«Король» Уганды Мтесе закупил в соседней стране Униоро слоновую кость в обмен на невольников. В Униоро установился прочный прейскурант на людей. Например, за молодую здоровую девушку давали один слоновый клык. Но ее можно было купить и за одну рубашку. Наконец ту же девушку с радостью продали за тринадцать иголок. Цены на рабов менялись в зависимости от места, времен и потребностей продавца и покупателя. Невольник был универсальным товаром: его и продавали за деньги, и обменивали на любые продукты и вещи. Внутри Африки раб оценивался обычно в натуре. Там, где было мало железа, стоимость его определялась в металле. Обычной была цена в 150 железных полос за человека. В Камалии за невольника давали 2 меры соли, или 3 ружья, или плохую лошадь. А вот в Гамбии за 1 лошадь предлагали 40 рабов. С другой стороны, в Хартуме верблюды и лошади ценились гораздо ниже людей.
На западном побережье европейцам вначале удавалось покупать негров за куски яркой материи, пуговицы, бусы и т. д. Вскоре вожди научились разбираться в европейских товарах, и пришлось платить за рабов вещами более ценными. Самыми ходкими предметами обмена стали ружья, одежда и спиртные напитки.
Ближе к морю деньги становились общепринятым средством обмена. В устье Гамбии мужчины от 16 до 25 лет стоили 18–20 фунтов стерлингов. В городе Куке, столице государства Борну, самой высокой была цена на седаси — мальчиков 12–15 лет. Седаси обычно стоили 20–25 талеров, или 24–30 рублей в дореволюционной валюте. Стоимостью седаси определялись цены на других рабов; выше их оценивались молодые девушки. Девушек покупали в жены. Это было дешевле, чем жениться на свободной и платить большой выкуп.

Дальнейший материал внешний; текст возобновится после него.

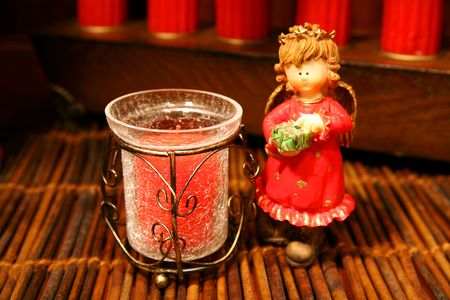 Angel figures-figurines with Christmas colors and a candle, decoration with warm light. photo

Негры, выучившиеся ремеслу, продавались гораздо дороже. В Кейптауне повар стоил 800—1200 риксдалеров, механик — до 2500. Легко находили сбыт музыканты, каменщики, плотники и прочие.
В Америке негры стоили дорого. На Сан-Доминго за раба 18–20 лет платили 500 гульденов — 400 дореволюционных рублей. В среднем в XVII в. раб, обошедшийся в Африке 50 долларов, шел в Америке за 400. Работорговля приносила 700 процентов прибыли! Отсюда понятно легкое отношение работорговца к огромной смертности при перевозе. Если даже судно привозило в Америку 14 процентов негров, работорговец ничего не терял из первоначального капитала.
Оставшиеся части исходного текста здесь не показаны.